Pumpkin Oatmeal Dump Cake

Isabella

📖Life, Love, and Gastronomy 📖

A cozy fall-inspired dessert, this Pumpkin Oatmeal Dump Cake blends creamy, spiced pumpkin with a crumbly oat topping for a treat that’s both comforting and incredibly easy to make. It’s the kind of dessert I turn to when I want something warm and festive without spending hours in the kitchen. Every bite delivers the perfect balance of sweetness and spice—ideal for chilly evenings, gatherings, or when I’m just craving a slice of autumn.

Why You’ll Love This Recipe

I love how this dump cake brings together simplicity and flavor. There’s no need for complicated steps or multiple bowls—just mix, layer, and bake. The pumpkin base is silky and rich with warm spices, while the oat topping gives a hearty crunch that makes this dessert irresistible. It’s also naturally gluten-free and can easily be made vegan depending on the milk and fat I choose. Whether I’m serving it at a holiday dinner or enjoying a quiet night in, this cake always delivers that homemade warmth.

Ingredients

(Tip: You’ll find the full list of ingredients and measurements in the recipe card below.)

1 can (15 oz) pumpkin purée

1/2 cup maple syrup or agave

1/4 cup sugar or coconut sugar

1/2 cup milk of choice

2 tsp pumpkin pie spice

1 tsp cinnamon

1/2 tsp salt

2 tsp pure vanilla extract

1/4 cup rolled oats

3/4 cup oat flour

1/2 tsp baking powder

1/4 cup coconut oil or melted butter

Optional: 1/3 cup chopped pecans or walnuts

Directions

I preheat the oven to 350°F (175°C) and lightly grease an 8-inch square baking dish.

(Spatial question lines)
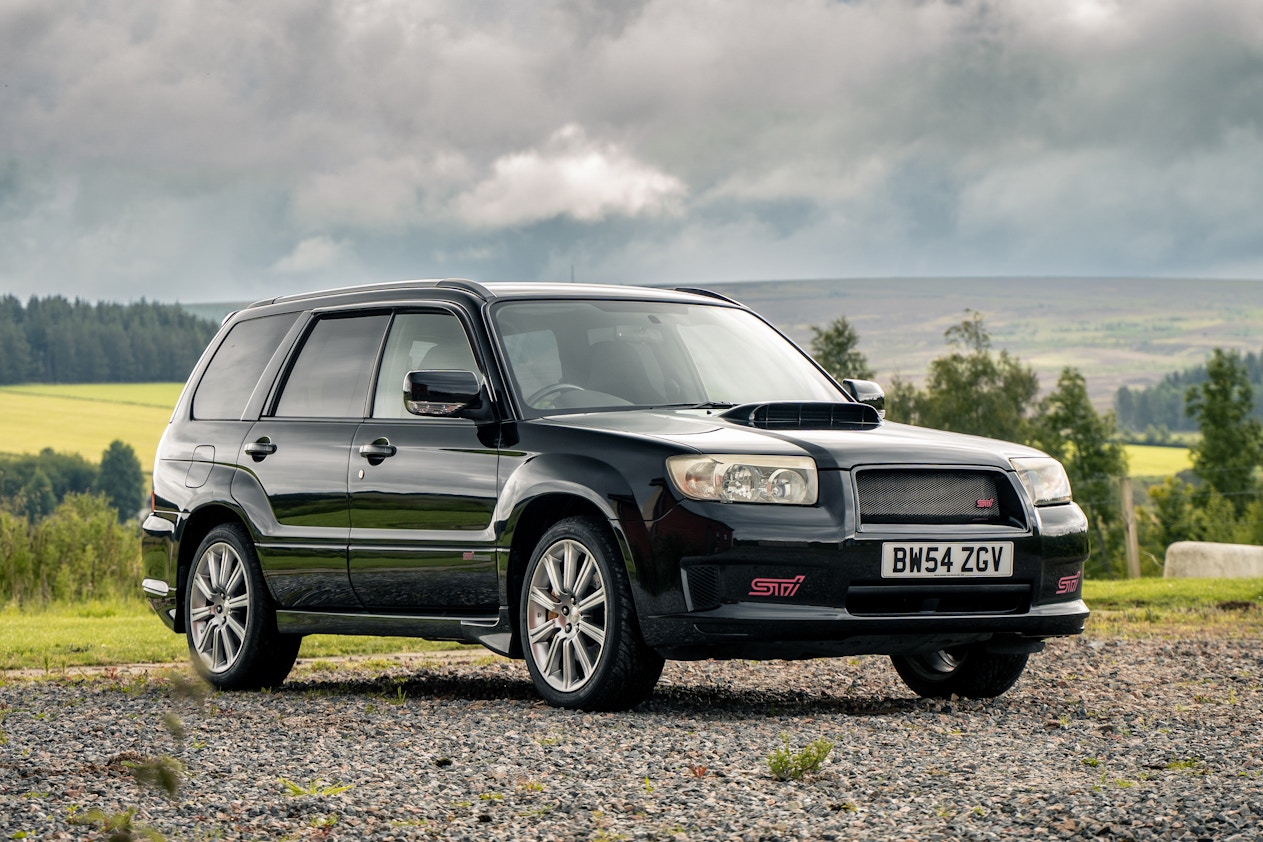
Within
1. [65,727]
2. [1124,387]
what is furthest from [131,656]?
[1124,387]

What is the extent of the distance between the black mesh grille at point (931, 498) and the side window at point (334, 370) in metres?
2.84

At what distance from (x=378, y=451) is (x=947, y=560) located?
112 inches

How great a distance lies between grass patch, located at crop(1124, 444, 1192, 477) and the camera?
11777 centimetres

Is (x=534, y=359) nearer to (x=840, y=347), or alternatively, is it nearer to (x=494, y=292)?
(x=494, y=292)

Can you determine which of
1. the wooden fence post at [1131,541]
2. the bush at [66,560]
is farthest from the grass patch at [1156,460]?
the bush at [66,560]

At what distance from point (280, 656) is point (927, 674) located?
3421mm

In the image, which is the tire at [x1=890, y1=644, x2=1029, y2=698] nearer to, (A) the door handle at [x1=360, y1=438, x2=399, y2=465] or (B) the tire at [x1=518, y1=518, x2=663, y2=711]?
(B) the tire at [x1=518, y1=518, x2=663, y2=711]

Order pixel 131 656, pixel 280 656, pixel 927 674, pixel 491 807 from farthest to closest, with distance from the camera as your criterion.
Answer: pixel 131 656 < pixel 280 656 < pixel 927 674 < pixel 491 807

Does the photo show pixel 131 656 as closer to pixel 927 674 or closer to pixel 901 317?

EXERCISE TASK: From the ingredient list in the pumpkin oatmeal dump cake recipe, name every ingredient measured in teaspoons, with its amount.

TASK SOLUTION:
- 2 tsp pumpkin pie spice
- 1 tsp cinnamon
- 1/2 tsp salt
- 2 tsp pure vanilla extract
- 1/2 tsp baking powder